# VLM Cross-Modal Deep Hashing — Colab Launcher

Train a cross-modal hashing model (SigLIP2 → 1-bit binary codes) with real-time monitoring dashboard.

In [1]:
# Cell 1: GPU Check + Google Drive Mount
import torch

assert torch.cuda.is_available(), "No GPU detected — switch to a GPU runtime."
gpu_name = torch.cuda.get_device_name(0)
vram = torch.cuda.get_device_properties(0).total_memory / 1024**3
print(f"GPU: {gpu_name} ({vram:.1f} GB)")

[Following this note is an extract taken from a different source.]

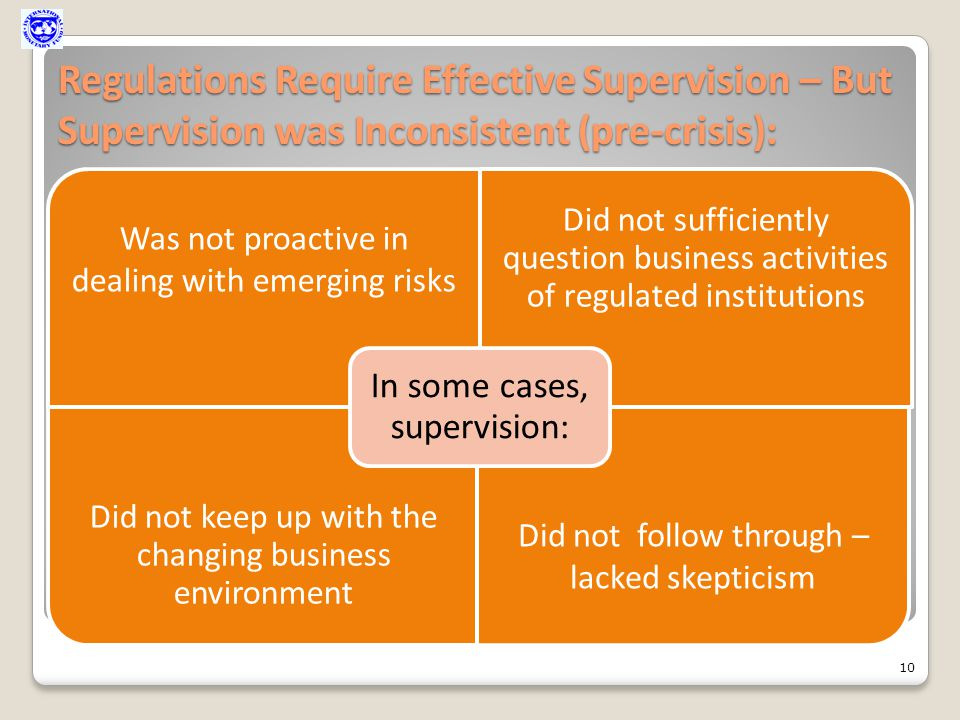 Regulations Require Effective Supervision – But Supervision was Inconsistent (pre-crisis): Was not proactive in dealing with emerging risks Did not sufficiently question business activities of regulated institutions Did not keep up with the changing business environment Did not follow through – lacked skepticism In some cases, supervision: 10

from google.colab import drive
drive.mount("/content/drive")

!mkdir -p /content/drive/MyDrive/vlm_quantization/checkpoints

  import pynvml  # type: ignore[import]


GPU: Tesla T4 (14.7 GB)
Drive already mounted at /content/drive; to attempt to forcibly remount, call drive.mount("/content/drive", force_remount=True).


In [2]:
# Cell 2: Clone Repo + Install Dependencies + Load .env from Google Drive
!git clone https://github.com/hyunlord/vlm_quantization.git /content/vlm_quantization
%cd /content/vlm_quantization
!pip install -q -r requirements.txt
!pip install -q pyngrok

import os

env_path = "/content/drive/MyDrive/vlm_quantization/.env"
if os.path.exists(env_path):
    with open(env_path) as f:
        for line in f:
            line = line.strip()
            if line and not line.startswith("#") and "=" in line:
                key, val = line.split("=", 1)
                os.environ[key.strip()] = val.strip()
    print(f".env loaded from Google Drive")
else:
    print(f"No .env found at {env_path} — create one with NGROK_AUTH_TOKEN if needed")

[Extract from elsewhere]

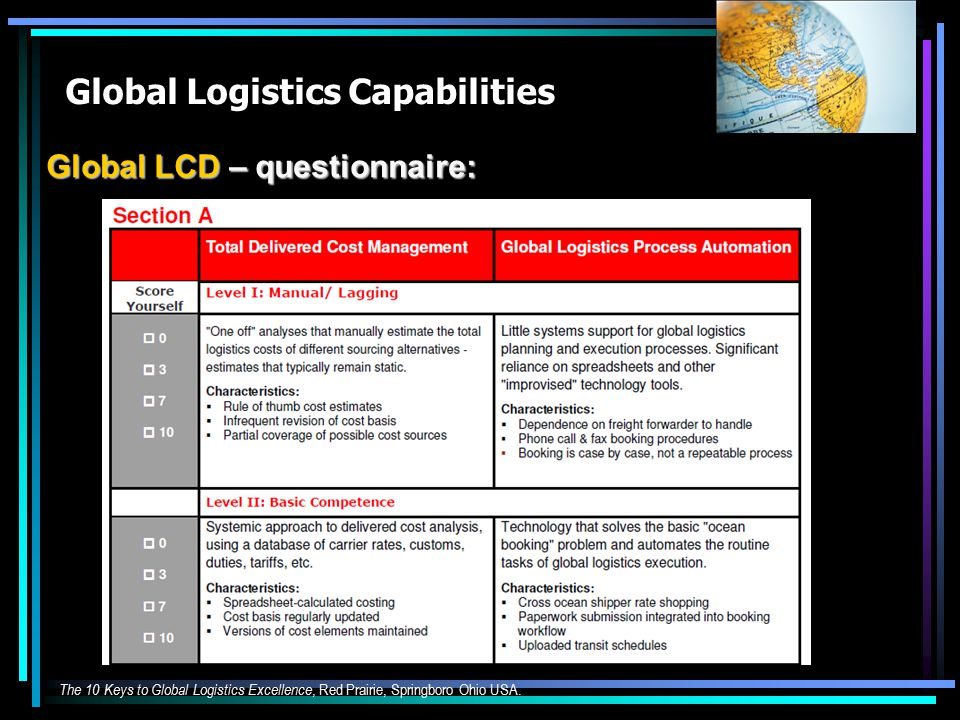 Global Logistics Capabilities Global LCD – questionnaire: The 10 Keys to Global Logistics Excellence, Red Prairie, Springboro Ohio USA.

fatal: destination path '/content/vlm_quantization' already exists and is not an empty directory.
/content/vlm_quantization
.env loaded from Google Drive


In [None]:
%%time
# Cell 3: Load COCO Captions + Karpathy Split (zip cached on Drive, extracted to local SSD)
# Strategy: Drive FUSE can't handle 82K small files reliably.
# → Cache zips on Drive (single large files = safe)
# → Extract to local /content/data/coco each session (fast SSD)
import os, shutil

DRIVE_CACHE = "/content/drive/MyDrive/data/coco_zips"  # zip cache on Drive
LOCAL_COCO  = "/content/data/coco"                      # training reads from here

SOURCES = {
    "train2014": {
        "url": "http://images.cocodataset.org/zips/train2014.zip",
        "zip": "train2014.zip",
        "folder": "train2014",
    },
    "val2014": {
        "url": "http://images.cocodataset.org/zips/val2014.zip",
        "zip": "val2014.zip",
        "folder": "val2014",
    },
    "annotations": {
        "url": "http://images.cocodataset.org/annotations/annotations_trainval2014.zip",
        "zip": "annotations_trainval2014.zip",
        "folder": "annotations",
    },
}

os.makedirs(DRIVE_CACHE, exist_ok=True)
os.makedirs(LOCAL_COCO, exist_ok=True)

for i, (name, src) in enumerate(SOURCES.items(), 1):
    local_dir = f"{LOCAL_COCO}/{src['folder']}"
    drive_zip = f"{DRIVE_CACHE}/{src['zip']}"
    tmp_zip   = f"/tmp/{src['zip']}"

    if os.path.isdir(local_dir):
        print(f"  [{i}/3] {name} — already extracted locally, skipping")
        continue

    # Try Drive cache first, else download from web
    if os.path.isfile(drive_zip):
        print(f"  [{i}/3] {name} — copying cached zip from Drive...")
        shutil.copy2(drive_zip, tmp_zip)
    else:
        print(f"  [{i}/3] {name} — downloading...")
        !wget -q --show-progress {src['url']} -O {tmp_zip}
        # Cache zip to Drive for next session
        print(f"         caching zip to Drive...")
        shutil.copy2(tmp_zip, drive_zip)

    # Extract to local SSD (fast, no FUSE issues)
    print(f"         extracting to local disk...")
    !unzip -q {tmp_zip} -d {LOCAL_COCO}/
    os.remove(tmp_zip)

# Karpathy split JSON (dataset_coco.json)
KARPATHY_JSON = f"{LOCAL_COCO}/dataset_coco.json"
if not os.path.isfile(KARPATHY_JSON):
    KARPATHY_URL = "https://cs.stanford.edu/people/karpathy/deepimagesent/caption_datasets.zip"
    karpathy_zip = "/tmp/caption_datasets.zip"
    drive_karpathy = f"{DRIVE_CACHE}/caption_datasets.zip"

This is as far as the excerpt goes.